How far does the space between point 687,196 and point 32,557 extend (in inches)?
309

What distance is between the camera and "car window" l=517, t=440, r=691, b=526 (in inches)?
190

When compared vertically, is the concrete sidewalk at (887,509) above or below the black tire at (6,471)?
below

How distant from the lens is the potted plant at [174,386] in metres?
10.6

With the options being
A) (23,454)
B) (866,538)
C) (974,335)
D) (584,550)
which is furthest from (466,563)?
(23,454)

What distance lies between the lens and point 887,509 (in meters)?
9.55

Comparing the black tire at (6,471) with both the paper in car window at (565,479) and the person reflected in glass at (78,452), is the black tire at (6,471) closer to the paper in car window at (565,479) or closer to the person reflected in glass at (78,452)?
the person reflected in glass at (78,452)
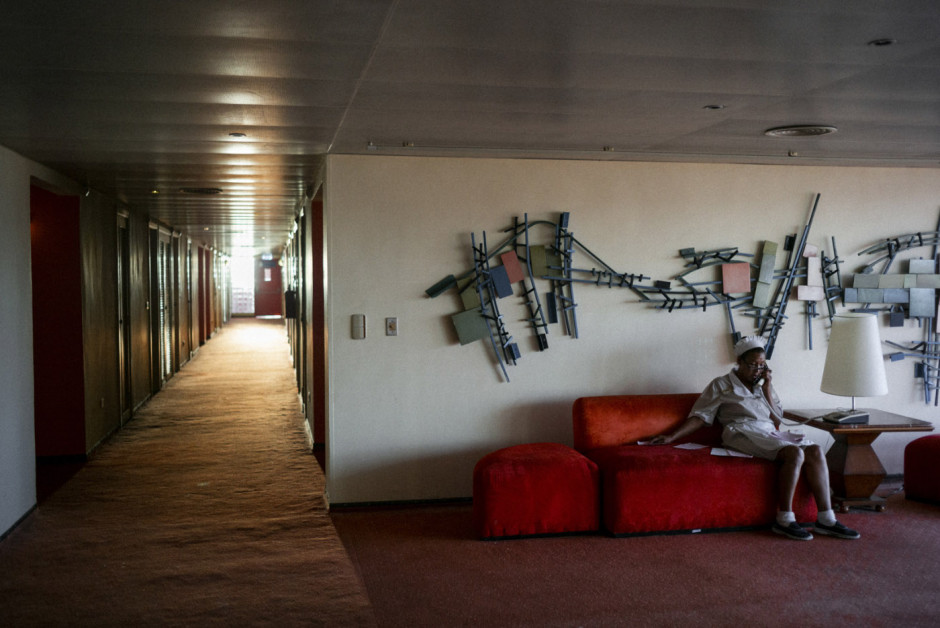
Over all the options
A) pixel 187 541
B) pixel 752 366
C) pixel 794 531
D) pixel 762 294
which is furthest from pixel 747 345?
pixel 187 541

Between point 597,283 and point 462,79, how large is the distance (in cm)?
260

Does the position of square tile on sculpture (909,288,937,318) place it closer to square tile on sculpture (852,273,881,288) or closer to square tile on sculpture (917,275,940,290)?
square tile on sculpture (917,275,940,290)

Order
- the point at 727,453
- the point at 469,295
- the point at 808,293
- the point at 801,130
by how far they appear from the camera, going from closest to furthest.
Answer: the point at 801,130 < the point at 727,453 < the point at 469,295 < the point at 808,293

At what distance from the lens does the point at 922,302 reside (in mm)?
6246

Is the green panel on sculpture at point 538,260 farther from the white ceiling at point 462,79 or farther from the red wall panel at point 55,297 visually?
the red wall panel at point 55,297

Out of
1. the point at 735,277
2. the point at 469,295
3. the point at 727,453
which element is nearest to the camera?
the point at 727,453

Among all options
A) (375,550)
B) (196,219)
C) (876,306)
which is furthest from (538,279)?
(196,219)

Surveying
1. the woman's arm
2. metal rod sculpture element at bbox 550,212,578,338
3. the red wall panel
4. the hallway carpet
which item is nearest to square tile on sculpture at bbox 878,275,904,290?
the woman's arm

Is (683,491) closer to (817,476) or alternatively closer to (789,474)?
(789,474)

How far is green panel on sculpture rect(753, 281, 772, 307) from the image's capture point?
19.7 feet

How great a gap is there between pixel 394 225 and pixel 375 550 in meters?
2.14

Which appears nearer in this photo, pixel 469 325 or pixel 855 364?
pixel 855 364

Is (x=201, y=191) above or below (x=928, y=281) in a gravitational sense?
above

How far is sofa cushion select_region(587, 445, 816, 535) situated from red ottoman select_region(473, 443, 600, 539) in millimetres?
129
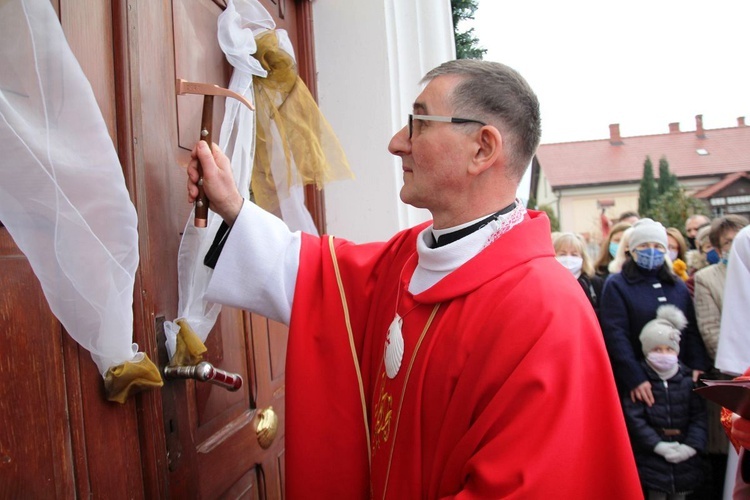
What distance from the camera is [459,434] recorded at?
145cm

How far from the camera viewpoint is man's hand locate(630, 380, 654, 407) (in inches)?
131

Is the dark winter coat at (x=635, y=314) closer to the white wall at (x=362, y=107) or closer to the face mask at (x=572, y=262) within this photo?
the face mask at (x=572, y=262)

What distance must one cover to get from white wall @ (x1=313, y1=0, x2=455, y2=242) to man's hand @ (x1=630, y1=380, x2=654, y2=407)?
149 cm

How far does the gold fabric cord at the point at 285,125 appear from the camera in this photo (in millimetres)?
2080

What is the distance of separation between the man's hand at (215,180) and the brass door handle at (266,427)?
29.0 inches

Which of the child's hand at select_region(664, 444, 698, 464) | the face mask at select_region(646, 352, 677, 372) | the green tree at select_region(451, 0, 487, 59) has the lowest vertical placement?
the child's hand at select_region(664, 444, 698, 464)

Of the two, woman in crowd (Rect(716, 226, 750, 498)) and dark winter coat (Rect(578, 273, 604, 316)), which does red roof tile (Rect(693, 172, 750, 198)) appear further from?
woman in crowd (Rect(716, 226, 750, 498))

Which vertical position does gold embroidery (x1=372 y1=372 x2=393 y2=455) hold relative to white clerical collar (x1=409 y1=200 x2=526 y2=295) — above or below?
below

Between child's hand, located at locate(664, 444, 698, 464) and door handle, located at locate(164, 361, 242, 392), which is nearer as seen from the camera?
door handle, located at locate(164, 361, 242, 392)

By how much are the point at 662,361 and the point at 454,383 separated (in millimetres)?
2245

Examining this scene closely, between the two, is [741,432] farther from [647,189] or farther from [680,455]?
[647,189]

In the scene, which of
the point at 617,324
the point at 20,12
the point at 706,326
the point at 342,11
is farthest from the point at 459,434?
the point at 706,326

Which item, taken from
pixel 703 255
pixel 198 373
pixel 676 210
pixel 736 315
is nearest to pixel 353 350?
pixel 198 373

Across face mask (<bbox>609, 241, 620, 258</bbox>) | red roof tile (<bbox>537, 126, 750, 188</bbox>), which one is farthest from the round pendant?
red roof tile (<bbox>537, 126, 750, 188</bbox>)
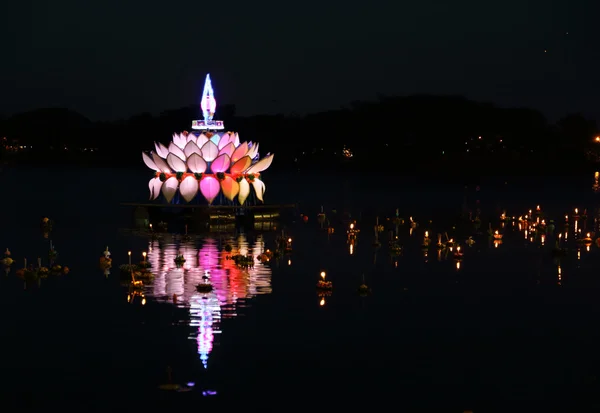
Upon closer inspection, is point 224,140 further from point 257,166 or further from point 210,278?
point 210,278

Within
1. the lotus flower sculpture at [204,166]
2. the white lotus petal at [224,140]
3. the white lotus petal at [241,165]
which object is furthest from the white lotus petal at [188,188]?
the white lotus petal at [224,140]

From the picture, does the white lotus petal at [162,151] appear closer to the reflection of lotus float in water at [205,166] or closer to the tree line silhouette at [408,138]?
the reflection of lotus float in water at [205,166]

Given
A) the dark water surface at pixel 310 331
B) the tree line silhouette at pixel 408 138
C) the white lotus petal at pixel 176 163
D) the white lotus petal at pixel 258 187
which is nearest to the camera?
the dark water surface at pixel 310 331

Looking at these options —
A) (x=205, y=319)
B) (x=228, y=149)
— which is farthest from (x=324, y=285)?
(x=228, y=149)

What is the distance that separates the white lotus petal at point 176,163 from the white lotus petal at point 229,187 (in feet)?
4.22

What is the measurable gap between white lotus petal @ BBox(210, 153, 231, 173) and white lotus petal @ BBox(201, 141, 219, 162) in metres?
0.18

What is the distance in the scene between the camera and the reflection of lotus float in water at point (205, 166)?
3141cm

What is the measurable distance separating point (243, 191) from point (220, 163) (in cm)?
146

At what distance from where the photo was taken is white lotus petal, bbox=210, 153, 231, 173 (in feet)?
103

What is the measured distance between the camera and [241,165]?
3177cm

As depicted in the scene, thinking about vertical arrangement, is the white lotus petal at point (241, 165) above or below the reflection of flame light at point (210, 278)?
above

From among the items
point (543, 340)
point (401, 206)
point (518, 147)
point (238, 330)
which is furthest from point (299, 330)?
point (518, 147)

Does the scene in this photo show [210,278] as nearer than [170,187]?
Yes

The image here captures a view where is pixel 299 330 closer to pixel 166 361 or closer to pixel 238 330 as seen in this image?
pixel 238 330
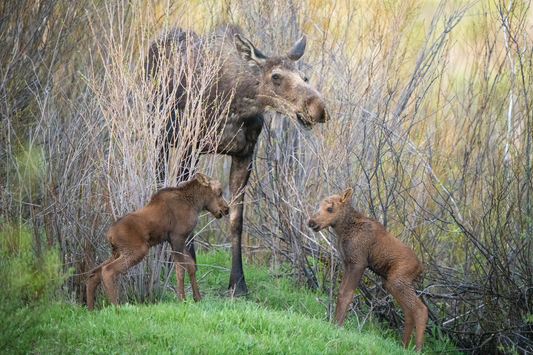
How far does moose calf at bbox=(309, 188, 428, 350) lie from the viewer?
643 cm

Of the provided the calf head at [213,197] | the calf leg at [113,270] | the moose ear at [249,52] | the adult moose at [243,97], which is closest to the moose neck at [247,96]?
the adult moose at [243,97]

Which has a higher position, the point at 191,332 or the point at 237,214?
the point at 237,214

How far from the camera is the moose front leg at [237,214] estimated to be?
27.5 ft

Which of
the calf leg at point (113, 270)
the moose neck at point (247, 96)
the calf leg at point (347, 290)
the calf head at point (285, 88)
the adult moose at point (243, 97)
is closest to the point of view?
the calf leg at point (113, 270)

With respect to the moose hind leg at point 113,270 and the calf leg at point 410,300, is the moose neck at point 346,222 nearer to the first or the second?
the calf leg at point 410,300

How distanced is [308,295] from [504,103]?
3446mm

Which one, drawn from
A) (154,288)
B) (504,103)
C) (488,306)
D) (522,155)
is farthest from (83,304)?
(504,103)

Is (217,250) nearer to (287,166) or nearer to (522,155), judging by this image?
(287,166)

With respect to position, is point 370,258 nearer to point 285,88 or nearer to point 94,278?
point 285,88

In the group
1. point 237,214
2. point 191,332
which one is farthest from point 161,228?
point 237,214

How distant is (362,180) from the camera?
8273 mm

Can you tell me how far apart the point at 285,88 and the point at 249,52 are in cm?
69

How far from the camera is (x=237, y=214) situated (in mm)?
8695

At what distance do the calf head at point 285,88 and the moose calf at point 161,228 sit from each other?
5.15 feet
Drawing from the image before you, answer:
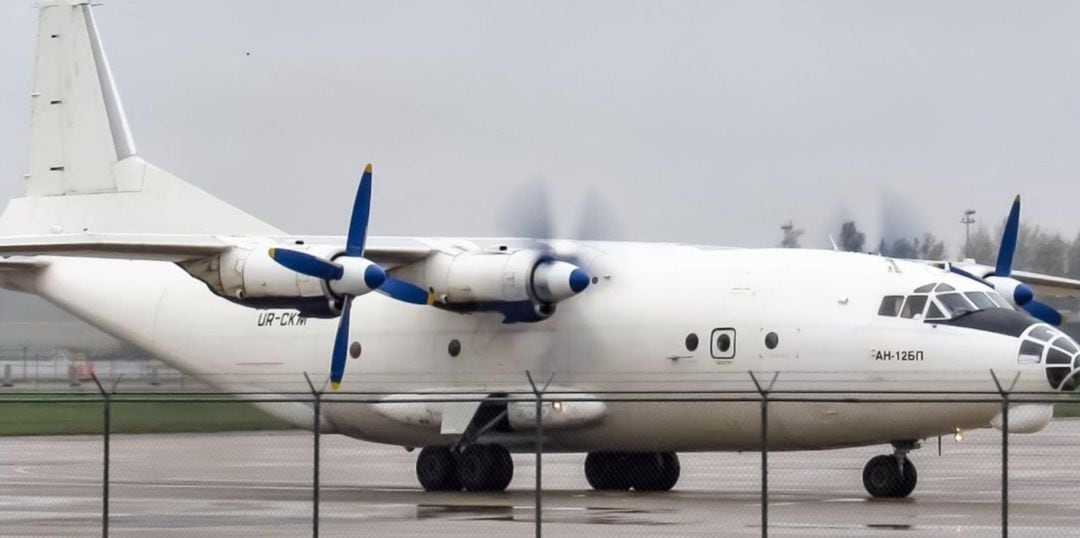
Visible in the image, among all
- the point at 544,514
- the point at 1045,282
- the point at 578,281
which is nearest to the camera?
the point at 544,514

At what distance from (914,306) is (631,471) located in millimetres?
5382

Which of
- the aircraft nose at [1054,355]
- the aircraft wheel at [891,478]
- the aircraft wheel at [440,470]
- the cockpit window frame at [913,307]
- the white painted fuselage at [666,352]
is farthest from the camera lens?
the aircraft wheel at [440,470]

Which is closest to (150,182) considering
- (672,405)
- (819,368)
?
(672,405)

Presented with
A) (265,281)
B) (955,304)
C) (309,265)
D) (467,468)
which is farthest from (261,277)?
(955,304)

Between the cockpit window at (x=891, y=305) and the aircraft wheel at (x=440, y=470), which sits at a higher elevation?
the cockpit window at (x=891, y=305)

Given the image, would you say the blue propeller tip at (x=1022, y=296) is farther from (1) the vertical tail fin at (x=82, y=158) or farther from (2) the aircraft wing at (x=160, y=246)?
(1) the vertical tail fin at (x=82, y=158)

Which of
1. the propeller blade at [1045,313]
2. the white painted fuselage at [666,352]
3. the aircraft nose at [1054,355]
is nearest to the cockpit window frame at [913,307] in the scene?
the white painted fuselage at [666,352]

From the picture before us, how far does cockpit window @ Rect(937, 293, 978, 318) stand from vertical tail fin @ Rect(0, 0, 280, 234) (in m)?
12.9

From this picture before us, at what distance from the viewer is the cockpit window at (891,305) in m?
23.8

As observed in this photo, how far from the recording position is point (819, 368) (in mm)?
23797

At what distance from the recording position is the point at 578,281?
25.4 meters

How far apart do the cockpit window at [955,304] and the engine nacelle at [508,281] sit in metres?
4.99

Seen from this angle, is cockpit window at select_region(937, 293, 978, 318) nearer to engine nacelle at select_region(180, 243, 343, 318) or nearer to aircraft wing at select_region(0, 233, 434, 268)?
aircraft wing at select_region(0, 233, 434, 268)

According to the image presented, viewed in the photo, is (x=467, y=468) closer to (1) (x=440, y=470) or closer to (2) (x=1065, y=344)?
(1) (x=440, y=470)
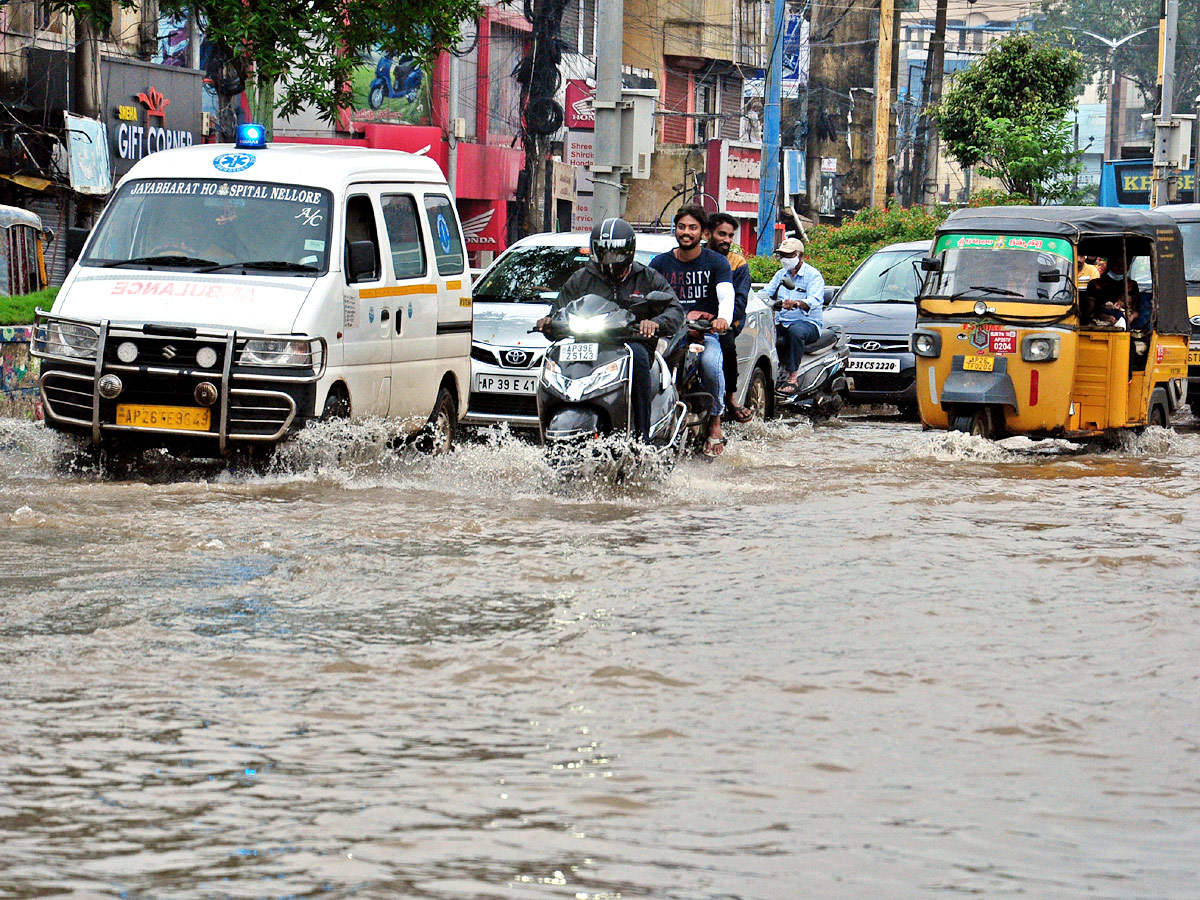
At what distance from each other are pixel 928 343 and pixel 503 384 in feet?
10.4

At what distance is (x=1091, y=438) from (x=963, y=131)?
28583mm

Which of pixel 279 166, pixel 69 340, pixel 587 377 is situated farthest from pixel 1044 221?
pixel 69 340

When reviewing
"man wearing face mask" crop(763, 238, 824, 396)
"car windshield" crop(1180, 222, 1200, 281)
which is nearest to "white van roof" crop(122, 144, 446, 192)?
"man wearing face mask" crop(763, 238, 824, 396)

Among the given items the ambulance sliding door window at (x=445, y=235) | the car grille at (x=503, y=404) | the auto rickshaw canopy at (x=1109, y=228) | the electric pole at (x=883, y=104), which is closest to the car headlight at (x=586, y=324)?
the ambulance sliding door window at (x=445, y=235)

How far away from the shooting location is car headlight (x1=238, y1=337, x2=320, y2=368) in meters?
10.1

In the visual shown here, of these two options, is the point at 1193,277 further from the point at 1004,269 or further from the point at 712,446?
the point at 712,446

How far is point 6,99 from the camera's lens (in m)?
23.6

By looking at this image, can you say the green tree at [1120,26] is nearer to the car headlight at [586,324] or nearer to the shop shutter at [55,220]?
the shop shutter at [55,220]

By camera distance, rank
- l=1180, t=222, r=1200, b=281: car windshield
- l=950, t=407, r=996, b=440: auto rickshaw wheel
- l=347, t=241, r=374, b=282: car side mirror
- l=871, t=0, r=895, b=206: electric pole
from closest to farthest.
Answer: l=347, t=241, r=374, b=282: car side mirror < l=950, t=407, r=996, b=440: auto rickshaw wheel < l=1180, t=222, r=1200, b=281: car windshield < l=871, t=0, r=895, b=206: electric pole

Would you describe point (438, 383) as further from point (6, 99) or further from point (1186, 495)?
point (6, 99)

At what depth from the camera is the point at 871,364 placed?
18.3 m

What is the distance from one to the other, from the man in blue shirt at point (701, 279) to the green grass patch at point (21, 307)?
4.25 m

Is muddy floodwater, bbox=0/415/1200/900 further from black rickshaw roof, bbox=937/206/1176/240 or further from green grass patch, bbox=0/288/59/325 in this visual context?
black rickshaw roof, bbox=937/206/1176/240

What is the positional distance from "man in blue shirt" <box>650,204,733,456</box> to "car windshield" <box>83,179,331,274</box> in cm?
249
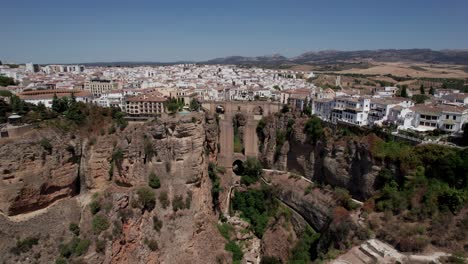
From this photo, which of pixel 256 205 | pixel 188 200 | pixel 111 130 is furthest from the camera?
pixel 256 205

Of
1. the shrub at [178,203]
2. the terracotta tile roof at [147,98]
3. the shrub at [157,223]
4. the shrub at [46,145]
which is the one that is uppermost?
the terracotta tile roof at [147,98]


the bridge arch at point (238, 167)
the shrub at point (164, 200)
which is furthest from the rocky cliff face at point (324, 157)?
the shrub at point (164, 200)

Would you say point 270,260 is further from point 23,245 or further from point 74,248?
point 23,245

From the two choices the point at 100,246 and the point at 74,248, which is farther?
the point at 100,246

+--

Reproduce verbatim every line from the line with "Is (x=201, y=191)" to the line with "29.0 inches", including both of those lines. Leave out any pictures.

## Written response:
Is (x=201, y=191) above or below (x=928, y=281) in a gravitational sense?
above

How far is sofa cushion select_region(587, 445, 816, 535) situated from red ottoman select_region(473, 443, 600, 539) in millimetres?
129
What distance from the camera is [459,434] recorded at?
145cm

How far from the camera viewpoint is man's hand locate(630, 380, 654, 407) (in inches)?
131

Is the dark winter coat at (x=635, y=314) closer to the white wall at (x=362, y=107) or closer to the face mask at (x=572, y=262) within this photo?
the face mask at (x=572, y=262)

What distance must one cover to get from white wall @ (x1=313, y1=0, x2=455, y2=242) to man's hand @ (x1=630, y1=380, x2=654, y2=407)?
149 cm

How far does the gold fabric cord at the point at 285,125 appear from the camera in this photo (in millimetres)?
2080

What is the distance of separation between the man's hand at (215,180) and the brass door handle at (266,427)?
29.0 inches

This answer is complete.